Biografia

Resistere all’impulso pubblicitario che sottostà alla performance da reality show, cui la mutevolissima era tecnologica contemporanea costringe spettatore e artista, significa penetrare la Storia dell’Arte con occhio vergine, dimenticando tutto o imparando tutto da soli, fuori dalla codifica normativa di chi ha prevalso.
Significa rinunciare alle mediazioni per colpire i punti nevralgici dell’intelligenza e del sentimento con scariche di poesia diretta.
Matteo Quinto serializza il nucleo famigliare restituendo a ciascun elemento la sua tragica individualità, distinguendone le diversità nell’indicarne i tratti comuni.

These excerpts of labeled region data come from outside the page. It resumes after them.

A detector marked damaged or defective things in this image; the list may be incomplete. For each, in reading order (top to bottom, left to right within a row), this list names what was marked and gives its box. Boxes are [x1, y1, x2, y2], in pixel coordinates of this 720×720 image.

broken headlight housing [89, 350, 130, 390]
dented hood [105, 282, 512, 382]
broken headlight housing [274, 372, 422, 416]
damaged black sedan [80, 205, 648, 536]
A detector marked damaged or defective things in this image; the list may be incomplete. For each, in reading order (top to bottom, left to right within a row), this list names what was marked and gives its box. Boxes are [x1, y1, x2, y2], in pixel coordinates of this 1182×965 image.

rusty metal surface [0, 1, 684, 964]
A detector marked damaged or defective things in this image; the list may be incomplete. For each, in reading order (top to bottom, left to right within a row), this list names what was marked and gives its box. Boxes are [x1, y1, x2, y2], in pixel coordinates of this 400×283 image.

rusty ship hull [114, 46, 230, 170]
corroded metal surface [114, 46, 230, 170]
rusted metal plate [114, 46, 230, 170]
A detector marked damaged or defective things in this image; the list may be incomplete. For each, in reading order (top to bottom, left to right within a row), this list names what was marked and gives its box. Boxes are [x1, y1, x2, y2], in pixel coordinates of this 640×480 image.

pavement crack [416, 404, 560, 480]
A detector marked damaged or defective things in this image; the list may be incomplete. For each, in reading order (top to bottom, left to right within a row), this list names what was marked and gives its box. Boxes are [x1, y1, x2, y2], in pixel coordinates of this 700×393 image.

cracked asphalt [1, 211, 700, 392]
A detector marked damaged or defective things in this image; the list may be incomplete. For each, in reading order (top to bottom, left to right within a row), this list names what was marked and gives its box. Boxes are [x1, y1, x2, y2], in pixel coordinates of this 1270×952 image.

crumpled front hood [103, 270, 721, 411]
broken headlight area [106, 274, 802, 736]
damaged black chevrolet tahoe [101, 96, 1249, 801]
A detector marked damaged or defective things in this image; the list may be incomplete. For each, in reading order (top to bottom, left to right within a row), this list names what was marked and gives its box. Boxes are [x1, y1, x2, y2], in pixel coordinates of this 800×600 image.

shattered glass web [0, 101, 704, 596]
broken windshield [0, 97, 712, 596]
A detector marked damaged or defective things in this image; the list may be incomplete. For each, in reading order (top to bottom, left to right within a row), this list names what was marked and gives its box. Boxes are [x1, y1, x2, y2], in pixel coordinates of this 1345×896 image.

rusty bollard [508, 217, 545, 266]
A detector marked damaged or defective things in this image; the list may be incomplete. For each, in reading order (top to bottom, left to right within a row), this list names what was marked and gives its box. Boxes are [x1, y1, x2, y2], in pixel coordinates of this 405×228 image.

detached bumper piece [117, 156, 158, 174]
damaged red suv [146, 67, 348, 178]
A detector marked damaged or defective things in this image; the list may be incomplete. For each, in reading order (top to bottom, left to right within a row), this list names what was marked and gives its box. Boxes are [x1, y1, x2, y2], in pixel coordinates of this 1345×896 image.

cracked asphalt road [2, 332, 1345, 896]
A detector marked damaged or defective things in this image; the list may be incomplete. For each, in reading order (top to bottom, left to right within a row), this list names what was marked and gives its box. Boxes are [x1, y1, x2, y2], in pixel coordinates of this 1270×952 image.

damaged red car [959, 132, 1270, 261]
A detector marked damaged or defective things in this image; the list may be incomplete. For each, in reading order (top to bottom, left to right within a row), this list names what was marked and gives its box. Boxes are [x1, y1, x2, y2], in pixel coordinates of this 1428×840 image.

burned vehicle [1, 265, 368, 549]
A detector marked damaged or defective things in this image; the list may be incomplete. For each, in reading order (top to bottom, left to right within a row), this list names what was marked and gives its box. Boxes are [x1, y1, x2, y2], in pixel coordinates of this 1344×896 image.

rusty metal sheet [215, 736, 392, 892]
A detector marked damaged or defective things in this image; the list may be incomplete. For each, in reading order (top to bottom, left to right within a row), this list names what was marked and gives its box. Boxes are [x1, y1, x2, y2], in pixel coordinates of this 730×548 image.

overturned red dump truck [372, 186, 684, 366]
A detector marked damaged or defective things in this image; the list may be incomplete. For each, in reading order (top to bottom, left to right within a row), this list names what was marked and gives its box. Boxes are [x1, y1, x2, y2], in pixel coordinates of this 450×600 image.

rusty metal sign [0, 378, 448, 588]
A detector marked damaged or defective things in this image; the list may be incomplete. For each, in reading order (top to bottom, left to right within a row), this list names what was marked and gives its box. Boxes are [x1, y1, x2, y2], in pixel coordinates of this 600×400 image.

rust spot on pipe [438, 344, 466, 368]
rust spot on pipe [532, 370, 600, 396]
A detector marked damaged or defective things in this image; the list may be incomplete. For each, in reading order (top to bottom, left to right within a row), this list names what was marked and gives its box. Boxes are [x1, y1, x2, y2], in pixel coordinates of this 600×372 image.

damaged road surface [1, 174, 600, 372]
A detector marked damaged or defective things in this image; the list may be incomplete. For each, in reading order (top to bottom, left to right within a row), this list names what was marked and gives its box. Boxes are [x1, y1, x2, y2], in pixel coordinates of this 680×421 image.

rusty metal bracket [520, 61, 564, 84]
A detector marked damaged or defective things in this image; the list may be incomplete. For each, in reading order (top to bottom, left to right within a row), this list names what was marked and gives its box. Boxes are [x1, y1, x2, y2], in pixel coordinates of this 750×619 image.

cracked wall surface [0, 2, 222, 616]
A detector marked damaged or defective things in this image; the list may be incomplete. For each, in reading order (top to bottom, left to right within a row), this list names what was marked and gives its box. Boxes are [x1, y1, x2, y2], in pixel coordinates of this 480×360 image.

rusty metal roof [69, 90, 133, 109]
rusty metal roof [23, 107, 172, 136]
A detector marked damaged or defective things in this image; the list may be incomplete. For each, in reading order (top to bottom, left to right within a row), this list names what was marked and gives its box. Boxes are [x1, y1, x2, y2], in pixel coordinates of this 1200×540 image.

Ritrae sistematicamente piccoli uomini, simili tra loro, che vorrebbero avere una personalità autonoma. Concettualizza una famiglia d’impiccati in un allestimento shock, suggerendo speranza nel mare della disperazione.
Attenta alla tranquillità con overdosi d’ironia e rilassa la tensione dei conflitti con vaste pennellate di solidarietà umana.
Facendo questo, tocca immediatamente l’intelletto e la centrale emotiva senza passare attraverso i secoli di Accademia che l’hanno preceduto.
La spontaneità del gesto autodidatta contrasta il manierismo tecnico. È forse l’unico modo di sottrarsi all’inesorabile entropia della cultura contemporanea, che è ripetizione del presunto nuovo verso un nulla certo.
Così, senza pretese di engagement alla moda, l’opera autoironica di Matteo Quinto critica con pacata automaticità un ambito sociale cresciuto a bolle finanziarie e crimini domestici.
L’autenticità è riscattata nella nudità di un’arte che ignora intenzionalmente i propri precursori, infischiandosene delle coincidenze col passato, fortuite o volute, preterintenzionali o consapevoli, a favore di una comprensione acuta, subitanea, talvolta sorridente, sempre sconvolgente.